Рамиль знает ответ. Я чувствую: он ищет меня, бродит по раскалённому асфальту, нюхает следы. И серые в стандартных костюмах, и земноводный с острыми зубками, и этот мальчик-историк – они все меня ищут, а я ищу возможность спасти тех, кто в спасении не нуждается, кто не хочет спасения, а хочет только гибели.

Громыхает за горизонтом.

Я смотрю в раскалённое небо: голубое превращается в холодное, свинцовое, в крышку гроба. Город накрывает непроницаемой серой дрянью. Нет, это не июнь, это февраль сорок второго: идёт снег, милостиво накрывает саваном улицы, скелеты трамваев, недвижные тела. Вот девочка. Когда-то она была Татьяной Дубровской, комсомолкой, студенткой художественного техникума – а теперь у неё ни имени, ни лица, ни ягодиц. Пальто, повязанный на талии пуховый платок, юбка – всё задрано, чёрные ямы вместо гладких когда-то полушарий, и почти нет крови, она кончилась, исчезла, высохшие вены опустели ещё при жизни. Лежит на снегу ненаписанное письмо, трепещет, словно мёртвая бабочка силится взмахнуть пепельными крылышками.

«…Ты не прочтёшь это письмо. Потому что я не пишу его. Я лежу ничком – меня перевернули лицом в снег. И того, чего касались твои жаркие пальцы, что ты называл „попунцом“ и „алебастровыми холмами“, у меня больше нет – их отрезал тупым ножом человек с оловянными глазами, и уже варит супчик. Руки, которые ласкали тебя, высохли и превратились в вороньи лапы; глаза, которые ты целовал, больше не могут ни светиться, ни плакать – они вымерзли, стали свинцовыми каплями…»

В моём Городе теперь никогда не будет ни весны, ни лета.

Только зима.

* * *

Город, зима, июль 1941

Папа ушёл в ополчение.
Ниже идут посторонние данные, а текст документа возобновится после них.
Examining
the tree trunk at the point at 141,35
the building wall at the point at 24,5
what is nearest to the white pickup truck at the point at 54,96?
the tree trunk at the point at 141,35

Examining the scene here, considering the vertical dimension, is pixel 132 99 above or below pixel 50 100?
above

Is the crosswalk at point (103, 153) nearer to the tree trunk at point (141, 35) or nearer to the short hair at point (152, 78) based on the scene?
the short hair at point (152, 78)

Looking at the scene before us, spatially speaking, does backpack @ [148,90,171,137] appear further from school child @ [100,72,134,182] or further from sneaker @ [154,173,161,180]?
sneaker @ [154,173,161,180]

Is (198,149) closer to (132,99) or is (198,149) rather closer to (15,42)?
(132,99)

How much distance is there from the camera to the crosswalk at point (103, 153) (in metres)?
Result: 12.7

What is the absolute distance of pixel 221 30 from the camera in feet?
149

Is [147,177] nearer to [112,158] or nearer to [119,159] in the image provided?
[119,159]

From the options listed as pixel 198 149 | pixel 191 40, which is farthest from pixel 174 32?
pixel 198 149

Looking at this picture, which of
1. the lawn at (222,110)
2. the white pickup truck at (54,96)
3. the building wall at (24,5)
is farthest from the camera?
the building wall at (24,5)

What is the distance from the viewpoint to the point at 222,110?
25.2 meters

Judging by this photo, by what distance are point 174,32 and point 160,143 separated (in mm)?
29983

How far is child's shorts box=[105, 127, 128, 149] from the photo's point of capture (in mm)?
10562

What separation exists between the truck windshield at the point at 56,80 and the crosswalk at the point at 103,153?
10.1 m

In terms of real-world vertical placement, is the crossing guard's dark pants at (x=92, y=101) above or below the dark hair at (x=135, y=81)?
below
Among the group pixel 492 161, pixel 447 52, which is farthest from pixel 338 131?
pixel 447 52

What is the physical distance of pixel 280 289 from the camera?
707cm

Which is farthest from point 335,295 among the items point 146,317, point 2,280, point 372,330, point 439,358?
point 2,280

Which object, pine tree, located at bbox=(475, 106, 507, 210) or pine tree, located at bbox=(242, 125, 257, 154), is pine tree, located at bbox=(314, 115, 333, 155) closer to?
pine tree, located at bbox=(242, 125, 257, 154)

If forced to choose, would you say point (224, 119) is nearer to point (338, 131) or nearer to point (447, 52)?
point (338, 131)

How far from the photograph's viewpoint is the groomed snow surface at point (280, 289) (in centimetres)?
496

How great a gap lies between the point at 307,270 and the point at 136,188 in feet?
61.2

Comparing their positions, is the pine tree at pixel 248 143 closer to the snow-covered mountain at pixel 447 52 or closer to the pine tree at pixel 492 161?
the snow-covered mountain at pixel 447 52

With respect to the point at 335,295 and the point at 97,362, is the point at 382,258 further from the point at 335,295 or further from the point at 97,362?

Когда мама узнала, то охнула и заплакала, тихо, бессильно, словно навсегда обиженный ребёнок. Она не говорила прощальных слов, не бросалась папе на грудь – только стояла у стенки и комкала платочек.

Бабушка спросила:

– Куда тебе, Илья, с твоим желудком, с плоскостопием?

Вид у папы был совсем не героический: вытертая шинель с чужого плеча велика, шея как у птенца, тянущегося за червячком, одна петлица оборвана, только нитки висят, а пилотки ему не досталось, на голове осталась гражданская кепка, Толик даже поморщился. Тяжёлая винтовка сползала, торчала из-за плеча нелепо, папа постоянно поправлял ремень, и они были настолько чужими, папа и винтовка, настолько не совпадали, что от этой картины становилось стыдно.

Папа потрогал очки, сказал:

– Все идут, мама. И Гуревич, а у него диабет и зрение минус пять. Тут уж не до капризов, немцы под Лугой.

Толик подскочил, уткнулся в жёсткую шерсть, пахнущую чужим, какой-то махоркой и перловой кашей, прошептал:

– Ты всех победишь, папа, всех фашистов!

– Несомненно, Тополёк, – сказал папа.

Никого не поцеловал, не обнял, развернулся и пошёл вниз по лестнице.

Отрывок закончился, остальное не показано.